I love investing in ASX shares for the long-term because of how much the power of compounding can help the value increase over time.
I'd prefer to invest in businesses that are likely to deliver good long-term growth in that time, rather than just investing in anything and holding for a long time for the sake of it.
So, which ASX shares would be a good fit for this investment strategy to own for the long-term? I think the two names below really tick the box.
Tuas Ltd (ASX: TUA)
Tuas is one of my favourite ASX growth shares right now, due to the rapid growth in Singapore and how much more it could grow in the coming years.
The company said its active mobile services increased by 23.7% to 1.16 million in the FY25 first-half result, helping revenue rise by 33.8% to $73.2 million.
Tuas recently announced it's acquiring M1, a Singaporean digital network operator that provides a range of communication services to both retail and enterprise customers. Its revenue largely comes from mobile services, fixed services and handset and equipment sales.
This deal will significantly increase the ASX share's prepaid mobile market share (from 1.5% to 15%) and broadband market share (from 0.9% to $15.9%). Tuas' postpaid mobile market share is expected to increase to 38.3%, up from 14.4%.
The enlarged business will help improve profitability, enhance its network scale, capacity, and coverage, improve operational efficiency and add to its spectrum assets, among other benefits.
I think the ASX share's profit margins can increase further thanks to the scale benefits, and I'm also hopeful that it can successfully expand in other nearby countries like Malaysia and Indonesia.
VanEck Morningstar Wide Moat AUD ETF (ASX: MOAT)
The other long-term investment I want to highlight is this exchange-traded fund (ETF).
This fund doesn't follow a typical index like the S&P/ASX 300 Index (ASX: XKO). Instead, it looks for undervalued US shares that have strong competitive advantages that are expected to endure for a long time.

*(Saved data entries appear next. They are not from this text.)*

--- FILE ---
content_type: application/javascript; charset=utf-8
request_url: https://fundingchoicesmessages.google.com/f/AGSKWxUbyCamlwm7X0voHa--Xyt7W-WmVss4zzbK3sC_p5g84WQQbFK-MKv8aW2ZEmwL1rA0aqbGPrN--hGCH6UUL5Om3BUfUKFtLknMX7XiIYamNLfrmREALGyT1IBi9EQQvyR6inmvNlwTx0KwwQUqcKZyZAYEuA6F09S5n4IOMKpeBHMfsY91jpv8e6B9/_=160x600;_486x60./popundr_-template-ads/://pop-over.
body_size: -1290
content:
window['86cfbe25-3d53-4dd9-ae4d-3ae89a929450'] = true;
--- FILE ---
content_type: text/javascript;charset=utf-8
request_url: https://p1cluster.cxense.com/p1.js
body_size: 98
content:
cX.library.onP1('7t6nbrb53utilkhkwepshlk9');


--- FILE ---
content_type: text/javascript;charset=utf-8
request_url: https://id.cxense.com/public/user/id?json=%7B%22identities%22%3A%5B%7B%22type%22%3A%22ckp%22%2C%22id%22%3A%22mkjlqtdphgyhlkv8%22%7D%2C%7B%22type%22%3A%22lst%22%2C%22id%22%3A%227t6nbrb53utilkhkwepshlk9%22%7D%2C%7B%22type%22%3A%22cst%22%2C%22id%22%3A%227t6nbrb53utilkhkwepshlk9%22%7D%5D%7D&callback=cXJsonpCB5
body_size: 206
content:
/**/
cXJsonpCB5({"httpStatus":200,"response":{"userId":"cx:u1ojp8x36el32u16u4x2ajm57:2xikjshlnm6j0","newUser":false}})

I think that's a very effective investment strategy.
Investment analysts from Morningstar look for businesses with competitive advantages like cost advantages, network effects, intellectual property and so on, where they expect that the economic moat will almost certainly help the company generate outsized profits for the next decade and more likely than not last for the next two decades.
Plus, the fund – which I'm calling an ASX share because we can buy it on the ASX – only invests in these competitively advantaged companies when they are trading at a good value compared to what the Morningstar analysts think they're worth.
In the ten years to July 2025, this ASX ETF produced an average of 14.8% per year, showing the capabilities of the investment strategy.